6. The RGBD image instance segmentation system based on adaptive fusion and boundary enhancement as described in claim 1, characterized in that, The dual-stream feature extraction backbone network is the CSPNEXt network, and the adaptive cross-modal fusion module is connected after the last three target layers of the CSPNEXt network.
7. The RGBD image instance segmentation system based on adaptive fusion and boundary enhancement as described in claim 1, characterized in that, The multi-scale feature fusion network is the Path Aggregation Feature Pyramid Network (PAFPN), which is used to perform bidirectional fusion of the multi-level feature maps output by the adaptive cross-modal fusion module from top to bottom and bottom to top.
8. The RGBD image instance segmentation system based on adaptive fusion and boundary enhancement as described in claim 1, characterized in that, The instance segmentation prediction head further includes a detection head branch and a mask branch; The detection head branch is used to predict the bounding box and category for each instance; The mask branch includes a mask feature generation head and a kernel prediction head. The kernel prediction head is used to predict a dynamic convolution kernel for each instance. The mask feature generation head is used to generate a mask feature map and convolve the mask feature map with the dynamic convolution kernel to generate an instance segmentation mask.

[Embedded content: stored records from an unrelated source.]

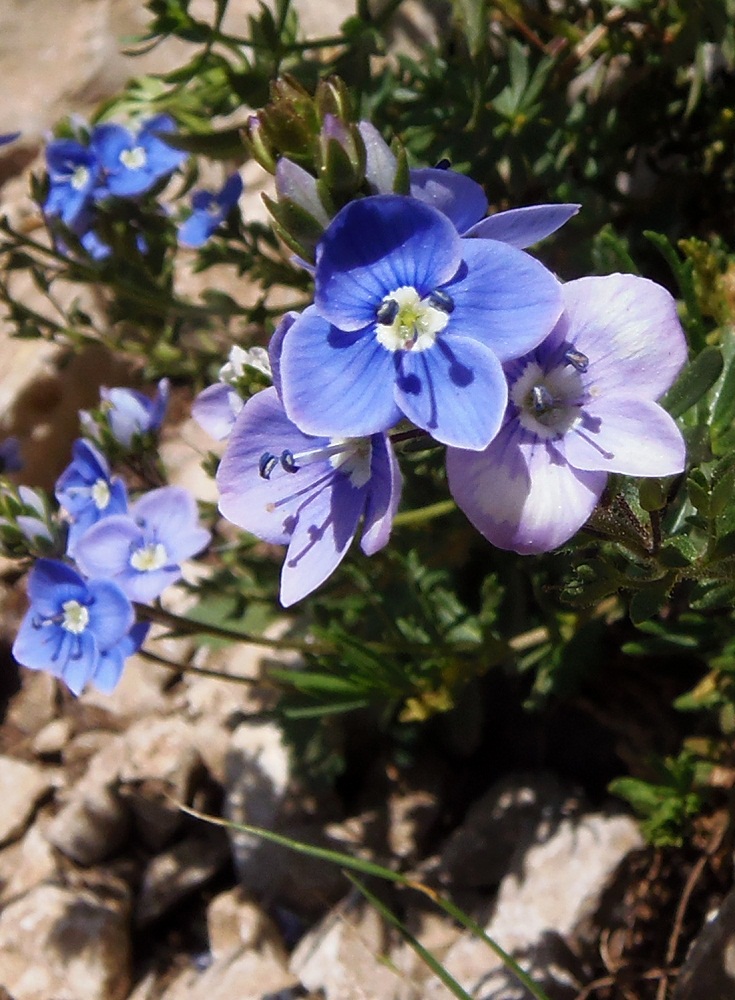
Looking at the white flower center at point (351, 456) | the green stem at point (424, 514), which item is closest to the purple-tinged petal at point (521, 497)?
the white flower center at point (351, 456)

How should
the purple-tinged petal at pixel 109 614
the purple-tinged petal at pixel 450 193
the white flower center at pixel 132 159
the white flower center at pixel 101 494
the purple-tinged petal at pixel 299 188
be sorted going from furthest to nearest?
the white flower center at pixel 132 159 < the white flower center at pixel 101 494 < the purple-tinged petal at pixel 109 614 < the purple-tinged petal at pixel 450 193 < the purple-tinged petal at pixel 299 188

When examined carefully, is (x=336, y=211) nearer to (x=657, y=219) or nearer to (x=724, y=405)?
(x=724, y=405)

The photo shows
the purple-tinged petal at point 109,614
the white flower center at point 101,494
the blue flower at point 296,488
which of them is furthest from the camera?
the white flower center at point 101,494

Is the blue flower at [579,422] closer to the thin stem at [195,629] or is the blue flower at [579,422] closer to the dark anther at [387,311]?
the dark anther at [387,311]

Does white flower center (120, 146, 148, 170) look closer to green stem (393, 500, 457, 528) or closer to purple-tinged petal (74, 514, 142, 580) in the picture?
purple-tinged petal (74, 514, 142, 580)

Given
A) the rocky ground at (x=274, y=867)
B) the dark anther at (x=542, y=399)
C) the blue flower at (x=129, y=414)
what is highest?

9. A method for RGBD image instance segmentation based on adaptive fusion and boundary enhancement, applied to the system described in any one of claims 1-8, characterized in that, The method includes: Step S1: Acquire RGB images and depth images of the same scene, and encode the depth image to obtain an encoded depth feature map; Step S2: Extract multiple levels of RGB feature maps and depth feature maps from the RGB image and the encoded depth feature map respectively through a parallel dual-stream feature extraction backbone network; Step S3: At multiple target levels, perform cross-modal adaptive fusion of RGB feature maps and depth feature maps at the same level, and output the fused feature map; Step S4: Perform multi-scale fusion on the fused feature maps from different levels using a multi-scale feature fusion network to output multi-scale fused features; Step S5: Select shallow features from the multi-scale fused features, extract their detailed information, and selectively inject the detailed information into high-level features to output the high-level features with enhanced boundaries; Step S6: Generate a segmentation mask for each instance in the image based on the enhanced high-level features of the boundary.
10. An electronic device comprising a memory, a processor, and a computer program stored in the memory and executable on the processor, characterized in that, When the processor executes the program, it implements the method as described in claim 9.